■ Source excerpt
-- Begin --
This tutorial will introduce you to some basic methods for processing geospatial data, particularly focusing on Geographic Information Systems (GIS) data. Geospatial data forms a key aspect of data science. In many settings we want to visualize or analyze data with a spatial component: where (geographically) are certain features located, how do certain properties correlate with location, and can we identify spatial patterns in data? Sometimes this also involves substantial analysis or machine learning, but sometimes just visuallizing data spatially tells us a great deal about some question we are interested in.
In this tutorial, we will show how to do some basic spatial analysis in Python, specifically using GeoPandas, Shapeley, and GeoPy.
We'll be using data collected from the Pittsburgh GIS data repository from the Pittsburgh city planning department: http://pittsburghpa.gov/dcp/gis/gis-data-new. While there aren't always public repositories for GIS data, a surprisingly large number of cities or counties maintain an up-to-date set of GIS data available on their web pages, and the analysis we do here could be repeated for many other cities as well.
-- End --
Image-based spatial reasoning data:
-- Begin --
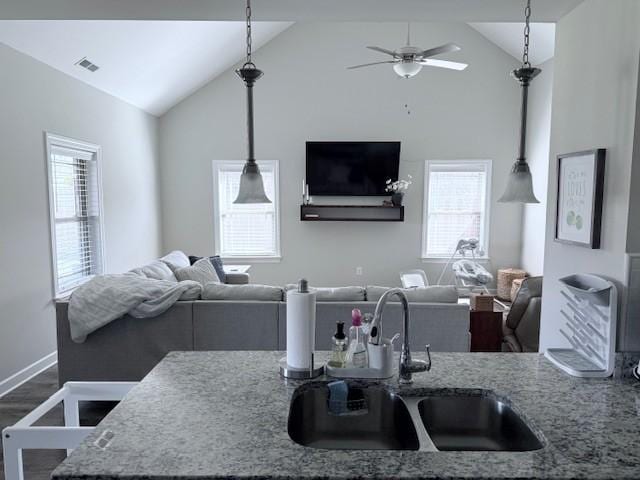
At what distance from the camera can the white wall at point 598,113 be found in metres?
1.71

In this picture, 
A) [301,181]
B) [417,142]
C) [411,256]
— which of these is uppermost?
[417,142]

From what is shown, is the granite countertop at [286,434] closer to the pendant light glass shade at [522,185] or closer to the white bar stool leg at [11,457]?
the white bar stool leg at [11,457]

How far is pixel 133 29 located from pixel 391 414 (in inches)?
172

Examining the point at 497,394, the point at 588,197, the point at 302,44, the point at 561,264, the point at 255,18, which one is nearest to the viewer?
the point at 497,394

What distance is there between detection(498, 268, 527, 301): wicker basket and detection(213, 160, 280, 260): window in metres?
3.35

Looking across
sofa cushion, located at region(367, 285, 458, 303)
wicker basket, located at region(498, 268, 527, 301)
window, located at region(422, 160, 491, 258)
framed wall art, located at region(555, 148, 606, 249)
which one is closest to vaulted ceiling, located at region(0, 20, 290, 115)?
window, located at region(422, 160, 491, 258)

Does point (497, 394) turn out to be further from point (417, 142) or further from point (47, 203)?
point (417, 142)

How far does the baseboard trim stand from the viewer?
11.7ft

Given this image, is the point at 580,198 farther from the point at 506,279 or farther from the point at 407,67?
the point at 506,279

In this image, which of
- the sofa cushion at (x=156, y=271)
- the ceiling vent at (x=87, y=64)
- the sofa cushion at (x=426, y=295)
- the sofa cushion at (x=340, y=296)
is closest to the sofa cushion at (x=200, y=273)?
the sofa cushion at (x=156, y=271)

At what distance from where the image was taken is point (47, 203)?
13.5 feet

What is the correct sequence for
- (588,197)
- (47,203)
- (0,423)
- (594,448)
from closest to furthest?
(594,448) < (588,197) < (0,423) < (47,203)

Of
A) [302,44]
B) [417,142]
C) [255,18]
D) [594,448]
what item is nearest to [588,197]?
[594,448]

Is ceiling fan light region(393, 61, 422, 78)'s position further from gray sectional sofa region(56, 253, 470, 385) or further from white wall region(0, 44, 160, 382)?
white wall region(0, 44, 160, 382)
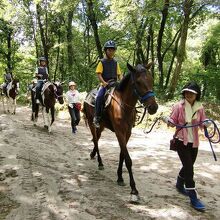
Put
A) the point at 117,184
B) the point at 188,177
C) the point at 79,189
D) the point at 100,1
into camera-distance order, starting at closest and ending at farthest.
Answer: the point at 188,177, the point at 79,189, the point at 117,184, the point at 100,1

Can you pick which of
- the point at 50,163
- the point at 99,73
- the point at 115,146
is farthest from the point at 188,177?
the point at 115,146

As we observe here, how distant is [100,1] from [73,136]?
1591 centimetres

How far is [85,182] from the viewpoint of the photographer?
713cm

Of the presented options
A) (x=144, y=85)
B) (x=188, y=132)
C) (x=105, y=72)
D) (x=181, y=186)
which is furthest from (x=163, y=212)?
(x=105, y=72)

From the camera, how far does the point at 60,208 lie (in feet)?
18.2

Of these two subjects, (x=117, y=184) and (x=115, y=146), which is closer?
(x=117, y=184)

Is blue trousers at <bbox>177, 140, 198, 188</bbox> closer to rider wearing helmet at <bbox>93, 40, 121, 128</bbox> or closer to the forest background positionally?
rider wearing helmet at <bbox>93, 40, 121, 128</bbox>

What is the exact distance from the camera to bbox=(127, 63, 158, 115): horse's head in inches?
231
-- End --
■ Written task 1
Answer these from the geospatial tutorial introduction:
(a) What type of geospatial data does the tutorial focus on in particular?
(b) Which city department is the source of the data repository it uses?
(c) In what programming language will the spatial analysis be done?
■ Written task 2
For each statement, say yes or no according to the geospatial tutorial introduction, and quote the words that decide it:
(a) Spatial work on data always calls for machine learning.
(b) Public GIS data repositories exist for every city.
(c) The analysis shown could be carried out for other cities too.

■ Finished answer 1
(a) Geographic Information Systems (GIS) data
(b) The Pittsburgh city planning department
(c) Python

■ Finished answer 2
(a) No: "Sometimes this also involves substantial analysis or machine learning"
(b) No: "there aren't always public repositories for GIS data"
(c) Yes: "the analysis we do here could be repeated for many other cities as well"